Data Sharing Statement
The datasets used and/or analyzed in the present study are available from the corresponding author on reasonable request.
Ethics Declarations
The study was approved by the Ethics Committee of The Second Affiliated Hospital of Guangxi Medical University (No. 2023-KY0905). All experimental protocols were approved by the Ethics Committee. All participants signed a written informed consent form.
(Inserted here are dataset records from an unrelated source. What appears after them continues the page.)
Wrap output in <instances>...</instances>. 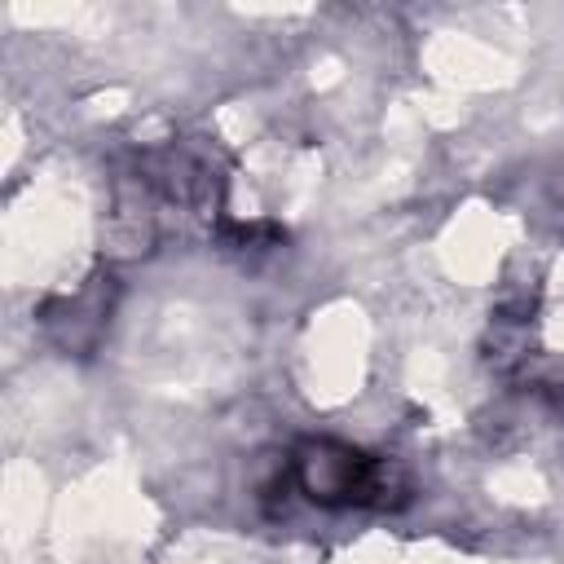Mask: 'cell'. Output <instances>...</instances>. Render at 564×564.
I'll return each instance as SVG.
<instances>
[{
    "label": "cell",
    "instance_id": "obj_2",
    "mask_svg": "<svg viewBox=\"0 0 564 564\" xmlns=\"http://www.w3.org/2000/svg\"><path fill=\"white\" fill-rule=\"evenodd\" d=\"M511 357L538 388L564 401V256L520 304V317L511 322Z\"/></svg>",
    "mask_w": 564,
    "mask_h": 564
},
{
    "label": "cell",
    "instance_id": "obj_1",
    "mask_svg": "<svg viewBox=\"0 0 564 564\" xmlns=\"http://www.w3.org/2000/svg\"><path fill=\"white\" fill-rule=\"evenodd\" d=\"M291 485L330 511L344 507H388V498L401 489L388 458H375L348 441L335 436H308L291 454Z\"/></svg>",
    "mask_w": 564,
    "mask_h": 564
}]
</instances>
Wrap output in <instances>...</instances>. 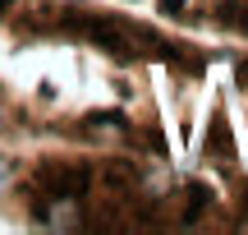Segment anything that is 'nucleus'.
Wrapping results in <instances>:
<instances>
[{
	"mask_svg": "<svg viewBox=\"0 0 248 235\" xmlns=\"http://www.w3.org/2000/svg\"><path fill=\"white\" fill-rule=\"evenodd\" d=\"M5 175H9V166H0V180H5Z\"/></svg>",
	"mask_w": 248,
	"mask_h": 235,
	"instance_id": "nucleus-9",
	"label": "nucleus"
},
{
	"mask_svg": "<svg viewBox=\"0 0 248 235\" xmlns=\"http://www.w3.org/2000/svg\"><path fill=\"white\" fill-rule=\"evenodd\" d=\"M83 125H88V134H129V116L124 111H92Z\"/></svg>",
	"mask_w": 248,
	"mask_h": 235,
	"instance_id": "nucleus-3",
	"label": "nucleus"
},
{
	"mask_svg": "<svg viewBox=\"0 0 248 235\" xmlns=\"http://www.w3.org/2000/svg\"><path fill=\"white\" fill-rule=\"evenodd\" d=\"M18 5V0H0V14H5V9H14Z\"/></svg>",
	"mask_w": 248,
	"mask_h": 235,
	"instance_id": "nucleus-8",
	"label": "nucleus"
},
{
	"mask_svg": "<svg viewBox=\"0 0 248 235\" xmlns=\"http://www.w3.org/2000/svg\"><path fill=\"white\" fill-rule=\"evenodd\" d=\"M216 23L244 28V33H248V5H239V0H221V5H216Z\"/></svg>",
	"mask_w": 248,
	"mask_h": 235,
	"instance_id": "nucleus-5",
	"label": "nucleus"
},
{
	"mask_svg": "<svg viewBox=\"0 0 248 235\" xmlns=\"http://www.w3.org/2000/svg\"><path fill=\"white\" fill-rule=\"evenodd\" d=\"M234 83H239V88H248V60L234 65Z\"/></svg>",
	"mask_w": 248,
	"mask_h": 235,
	"instance_id": "nucleus-7",
	"label": "nucleus"
},
{
	"mask_svg": "<svg viewBox=\"0 0 248 235\" xmlns=\"http://www.w3.org/2000/svg\"><path fill=\"white\" fill-rule=\"evenodd\" d=\"M0 125H5V116H0Z\"/></svg>",
	"mask_w": 248,
	"mask_h": 235,
	"instance_id": "nucleus-10",
	"label": "nucleus"
},
{
	"mask_svg": "<svg viewBox=\"0 0 248 235\" xmlns=\"http://www.w3.org/2000/svg\"><path fill=\"white\" fill-rule=\"evenodd\" d=\"M156 9H161V14H179V9H184V0H156Z\"/></svg>",
	"mask_w": 248,
	"mask_h": 235,
	"instance_id": "nucleus-6",
	"label": "nucleus"
},
{
	"mask_svg": "<svg viewBox=\"0 0 248 235\" xmlns=\"http://www.w3.org/2000/svg\"><path fill=\"white\" fill-rule=\"evenodd\" d=\"M138 166H133V162H110L106 166V171H101L97 175V185H106V189H115V194H124V189H133V185H138Z\"/></svg>",
	"mask_w": 248,
	"mask_h": 235,
	"instance_id": "nucleus-2",
	"label": "nucleus"
},
{
	"mask_svg": "<svg viewBox=\"0 0 248 235\" xmlns=\"http://www.w3.org/2000/svg\"><path fill=\"white\" fill-rule=\"evenodd\" d=\"M97 185V171L88 162H37L32 171L18 180L28 199H60V203H83Z\"/></svg>",
	"mask_w": 248,
	"mask_h": 235,
	"instance_id": "nucleus-1",
	"label": "nucleus"
},
{
	"mask_svg": "<svg viewBox=\"0 0 248 235\" xmlns=\"http://www.w3.org/2000/svg\"><path fill=\"white\" fill-rule=\"evenodd\" d=\"M202 157L207 162H230V129L225 125H212V134L202 138Z\"/></svg>",
	"mask_w": 248,
	"mask_h": 235,
	"instance_id": "nucleus-4",
	"label": "nucleus"
}]
</instances>
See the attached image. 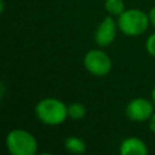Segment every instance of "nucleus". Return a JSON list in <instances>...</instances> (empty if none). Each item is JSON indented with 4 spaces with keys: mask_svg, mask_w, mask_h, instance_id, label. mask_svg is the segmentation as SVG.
Returning a JSON list of instances; mask_svg holds the SVG:
<instances>
[{
    "mask_svg": "<svg viewBox=\"0 0 155 155\" xmlns=\"http://www.w3.org/2000/svg\"><path fill=\"white\" fill-rule=\"evenodd\" d=\"M149 127H150V130L155 133V113L150 116V122H149Z\"/></svg>",
    "mask_w": 155,
    "mask_h": 155,
    "instance_id": "obj_13",
    "label": "nucleus"
},
{
    "mask_svg": "<svg viewBox=\"0 0 155 155\" xmlns=\"http://www.w3.org/2000/svg\"><path fill=\"white\" fill-rule=\"evenodd\" d=\"M6 147L12 155H34L38 150V142L31 133L13 130L6 137Z\"/></svg>",
    "mask_w": 155,
    "mask_h": 155,
    "instance_id": "obj_2",
    "label": "nucleus"
},
{
    "mask_svg": "<svg viewBox=\"0 0 155 155\" xmlns=\"http://www.w3.org/2000/svg\"><path fill=\"white\" fill-rule=\"evenodd\" d=\"M116 35V23L111 17H105L98 25L96 34H94V41L99 46H108L111 44Z\"/></svg>",
    "mask_w": 155,
    "mask_h": 155,
    "instance_id": "obj_6",
    "label": "nucleus"
},
{
    "mask_svg": "<svg viewBox=\"0 0 155 155\" xmlns=\"http://www.w3.org/2000/svg\"><path fill=\"white\" fill-rule=\"evenodd\" d=\"M151 98H153V102H154V104H155V87H154V90H153V92H151Z\"/></svg>",
    "mask_w": 155,
    "mask_h": 155,
    "instance_id": "obj_14",
    "label": "nucleus"
},
{
    "mask_svg": "<svg viewBox=\"0 0 155 155\" xmlns=\"http://www.w3.org/2000/svg\"><path fill=\"white\" fill-rule=\"evenodd\" d=\"M149 21V16H147L143 11L137 8H130L125 10L119 16L117 25L124 34L134 36L147 30Z\"/></svg>",
    "mask_w": 155,
    "mask_h": 155,
    "instance_id": "obj_3",
    "label": "nucleus"
},
{
    "mask_svg": "<svg viewBox=\"0 0 155 155\" xmlns=\"http://www.w3.org/2000/svg\"><path fill=\"white\" fill-rule=\"evenodd\" d=\"M149 19H150V22H151V24L155 27V6L150 10V12H149Z\"/></svg>",
    "mask_w": 155,
    "mask_h": 155,
    "instance_id": "obj_12",
    "label": "nucleus"
},
{
    "mask_svg": "<svg viewBox=\"0 0 155 155\" xmlns=\"http://www.w3.org/2000/svg\"><path fill=\"white\" fill-rule=\"evenodd\" d=\"M85 114H86V108L81 103H78V102L71 103L68 107V115L73 120H80L85 116Z\"/></svg>",
    "mask_w": 155,
    "mask_h": 155,
    "instance_id": "obj_9",
    "label": "nucleus"
},
{
    "mask_svg": "<svg viewBox=\"0 0 155 155\" xmlns=\"http://www.w3.org/2000/svg\"><path fill=\"white\" fill-rule=\"evenodd\" d=\"M64 145H65V149L73 154H82L86 150L85 142L78 137H74V136L68 137L64 142Z\"/></svg>",
    "mask_w": 155,
    "mask_h": 155,
    "instance_id": "obj_8",
    "label": "nucleus"
},
{
    "mask_svg": "<svg viewBox=\"0 0 155 155\" xmlns=\"http://www.w3.org/2000/svg\"><path fill=\"white\" fill-rule=\"evenodd\" d=\"M85 68L96 76L107 75L111 69V61L109 56L101 50H91L84 58Z\"/></svg>",
    "mask_w": 155,
    "mask_h": 155,
    "instance_id": "obj_4",
    "label": "nucleus"
},
{
    "mask_svg": "<svg viewBox=\"0 0 155 155\" xmlns=\"http://www.w3.org/2000/svg\"><path fill=\"white\" fill-rule=\"evenodd\" d=\"M35 114L38 119L46 125H59L69 116L68 107L56 98L40 101L35 107Z\"/></svg>",
    "mask_w": 155,
    "mask_h": 155,
    "instance_id": "obj_1",
    "label": "nucleus"
},
{
    "mask_svg": "<svg viewBox=\"0 0 155 155\" xmlns=\"http://www.w3.org/2000/svg\"><path fill=\"white\" fill-rule=\"evenodd\" d=\"M154 114V107L153 104L144 98H134L132 99L127 107H126V115L130 120L142 122Z\"/></svg>",
    "mask_w": 155,
    "mask_h": 155,
    "instance_id": "obj_5",
    "label": "nucleus"
},
{
    "mask_svg": "<svg viewBox=\"0 0 155 155\" xmlns=\"http://www.w3.org/2000/svg\"><path fill=\"white\" fill-rule=\"evenodd\" d=\"M105 10L114 16H120L125 11V4L122 0H107Z\"/></svg>",
    "mask_w": 155,
    "mask_h": 155,
    "instance_id": "obj_10",
    "label": "nucleus"
},
{
    "mask_svg": "<svg viewBox=\"0 0 155 155\" xmlns=\"http://www.w3.org/2000/svg\"><path fill=\"white\" fill-rule=\"evenodd\" d=\"M120 153L122 155H147L148 148L142 139L136 137H130L121 143Z\"/></svg>",
    "mask_w": 155,
    "mask_h": 155,
    "instance_id": "obj_7",
    "label": "nucleus"
},
{
    "mask_svg": "<svg viewBox=\"0 0 155 155\" xmlns=\"http://www.w3.org/2000/svg\"><path fill=\"white\" fill-rule=\"evenodd\" d=\"M145 48H147V51H148L151 56L155 57V33L151 34V35L148 38V40H147V42H145Z\"/></svg>",
    "mask_w": 155,
    "mask_h": 155,
    "instance_id": "obj_11",
    "label": "nucleus"
}]
</instances>
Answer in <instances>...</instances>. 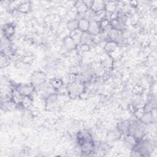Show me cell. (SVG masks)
<instances>
[{"label":"cell","mask_w":157,"mask_h":157,"mask_svg":"<svg viewBox=\"0 0 157 157\" xmlns=\"http://www.w3.org/2000/svg\"><path fill=\"white\" fill-rule=\"evenodd\" d=\"M128 132L129 134L134 136L137 139L144 137L145 134V128L140 123H133L130 124Z\"/></svg>","instance_id":"1"},{"label":"cell","mask_w":157,"mask_h":157,"mask_svg":"<svg viewBox=\"0 0 157 157\" xmlns=\"http://www.w3.org/2000/svg\"><path fill=\"white\" fill-rule=\"evenodd\" d=\"M68 93L70 96L75 98L78 96L83 91V85L78 82H72L67 86Z\"/></svg>","instance_id":"2"},{"label":"cell","mask_w":157,"mask_h":157,"mask_svg":"<svg viewBox=\"0 0 157 157\" xmlns=\"http://www.w3.org/2000/svg\"><path fill=\"white\" fill-rule=\"evenodd\" d=\"M34 86L33 85L21 84L17 88L16 90L22 96H30L34 90Z\"/></svg>","instance_id":"3"},{"label":"cell","mask_w":157,"mask_h":157,"mask_svg":"<svg viewBox=\"0 0 157 157\" xmlns=\"http://www.w3.org/2000/svg\"><path fill=\"white\" fill-rule=\"evenodd\" d=\"M101 31L100 23L96 20L90 21L88 32L93 36H97L99 34Z\"/></svg>","instance_id":"4"},{"label":"cell","mask_w":157,"mask_h":157,"mask_svg":"<svg viewBox=\"0 0 157 157\" xmlns=\"http://www.w3.org/2000/svg\"><path fill=\"white\" fill-rule=\"evenodd\" d=\"M110 38V40H112L117 44L121 42L123 40V35L120 31L115 30V29H111L110 31L109 36Z\"/></svg>","instance_id":"5"},{"label":"cell","mask_w":157,"mask_h":157,"mask_svg":"<svg viewBox=\"0 0 157 157\" xmlns=\"http://www.w3.org/2000/svg\"><path fill=\"white\" fill-rule=\"evenodd\" d=\"M31 80L33 85L36 86L40 85L45 82V75L40 72L34 73L31 77Z\"/></svg>","instance_id":"6"},{"label":"cell","mask_w":157,"mask_h":157,"mask_svg":"<svg viewBox=\"0 0 157 157\" xmlns=\"http://www.w3.org/2000/svg\"><path fill=\"white\" fill-rule=\"evenodd\" d=\"M94 42V36L91 35L88 31L82 33L80 37V44H84L89 45Z\"/></svg>","instance_id":"7"},{"label":"cell","mask_w":157,"mask_h":157,"mask_svg":"<svg viewBox=\"0 0 157 157\" xmlns=\"http://www.w3.org/2000/svg\"><path fill=\"white\" fill-rule=\"evenodd\" d=\"M105 3L103 1H93L91 9L93 10L94 12H98L101 10H105Z\"/></svg>","instance_id":"8"},{"label":"cell","mask_w":157,"mask_h":157,"mask_svg":"<svg viewBox=\"0 0 157 157\" xmlns=\"http://www.w3.org/2000/svg\"><path fill=\"white\" fill-rule=\"evenodd\" d=\"M137 140L138 139L136 137H135L134 136L129 134H128L124 137L125 144L128 147H132V148L134 147L138 142Z\"/></svg>","instance_id":"9"},{"label":"cell","mask_w":157,"mask_h":157,"mask_svg":"<svg viewBox=\"0 0 157 157\" xmlns=\"http://www.w3.org/2000/svg\"><path fill=\"white\" fill-rule=\"evenodd\" d=\"M140 122L143 124H150L153 120L151 112H144L142 116L140 117Z\"/></svg>","instance_id":"10"},{"label":"cell","mask_w":157,"mask_h":157,"mask_svg":"<svg viewBox=\"0 0 157 157\" xmlns=\"http://www.w3.org/2000/svg\"><path fill=\"white\" fill-rule=\"evenodd\" d=\"M118 44L112 40H109L106 42L104 46V50L107 53H112L117 49Z\"/></svg>","instance_id":"11"},{"label":"cell","mask_w":157,"mask_h":157,"mask_svg":"<svg viewBox=\"0 0 157 157\" xmlns=\"http://www.w3.org/2000/svg\"><path fill=\"white\" fill-rule=\"evenodd\" d=\"M63 44L64 47L68 50L74 49L75 47L76 44L75 43L74 39L71 36H67L64 39Z\"/></svg>","instance_id":"12"},{"label":"cell","mask_w":157,"mask_h":157,"mask_svg":"<svg viewBox=\"0 0 157 157\" xmlns=\"http://www.w3.org/2000/svg\"><path fill=\"white\" fill-rule=\"evenodd\" d=\"M14 32H15L14 26L10 24L5 25L3 28V33L4 34V37L7 38H9L12 36H13Z\"/></svg>","instance_id":"13"},{"label":"cell","mask_w":157,"mask_h":157,"mask_svg":"<svg viewBox=\"0 0 157 157\" xmlns=\"http://www.w3.org/2000/svg\"><path fill=\"white\" fill-rule=\"evenodd\" d=\"M90 21L86 20L85 18H82L78 20V29L81 31L82 33L88 31V27H89Z\"/></svg>","instance_id":"14"},{"label":"cell","mask_w":157,"mask_h":157,"mask_svg":"<svg viewBox=\"0 0 157 157\" xmlns=\"http://www.w3.org/2000/svg\"><path fill=\"white\" fill-rule=\"evenodd\" d=\"M78 26V20L76 18H73L69 20L67 23V28L71 31L77 29Z\"/></svg>","instance_id":"15"},{"label":"cell","mask_w":157,"mask_h":157,"mask_svg":"<svg viewBox=\"0 0 157 157\" xmlns=\"http://www.w3.org/2000/svg\"><path fill=\"white\" fill-rule=\"evenodd\" d=\"M95 16H96V12H94L92 9L88 8L85 13L84 18L88 20V21H91L95 20Z\"/></svg>","instance_id":"16"},{"label":"cell","mask_w":157,"mask_h":157,"mask_svg":"<svg viewBox=\"0 0 157 157\" xmlns=\"http://www.w3.org/2000/svg\"><path fill=\"white\" fill-rule=\"evenodd\" d=\"M129 126H130V123L129 122H127V121L122 122L118 124V130L120 132H122V133L128 132Z\"/></svg>","instance_id":"17"},{"label":"cell","mask_w":157,"mask_h":157,"mask_svg":"<svg viewBox=\"0 0 157 157\" xmlns=\"http://www.w3.org/2000/svg\"><path fill=\"white\" fill-rule=\"evenodd\" d=\"M118 7V5L115 2H108L107 3H105V10H106L108 12L113 13Z\"/></svg>","instance_id":"18"},{"label":"cell","mask_w":157,"mask_h":157,"mask_svg":"<svg viewBox=\"0 0 157 157\" xmlns=\"http://www.w3.org/2000/svg\"><path fill=\"white\" fill-rule=\"evenodd\" d=\"M51 85L53 86V88L58 89L62 86L63 82L59 78H53L51 82Z\"/></svg>","instance_id":"19"},{"label":"cell","mask_w":157,"mask_h":157,"mask_svg":"<svg viewBox=\"0 0 157 157\" xmlns=\"http://www.w3.org/2000/svg\"><path fill=\"white\" fill-rule=\"evenodd\" d=\"M30 9V4L29 2H25L20 5L19 6V10L21 12L26 13L29 11Z\"/></svg>","instance_id":"20"}]
</instances>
All human studies were reviewed by the appropriate ethics committees and conducted in accordance with the ethical standards set forth in the appropriate version of the Declaration of Helsinki.
Acknowledgments
The authors would like to thank all of the older adults and researchers who participated in this survey.
Author Contributions
All authors made a significant contribution to the work reported, whether that is in the conception, study design, execution, acquisition of data, analysis and interpretation, or in all these areas; took part in drafting, revising or critically reviewing the article; gave final approval of the version to be published; have agreed on the journal to which the article has been submitted; and agree to be accountable for all aspects of the work.
Funding
This study was supported by the Guangxi Philosophy and Social Science Research Project (22FRK004).
Disclosure
The authors declare no competing interests.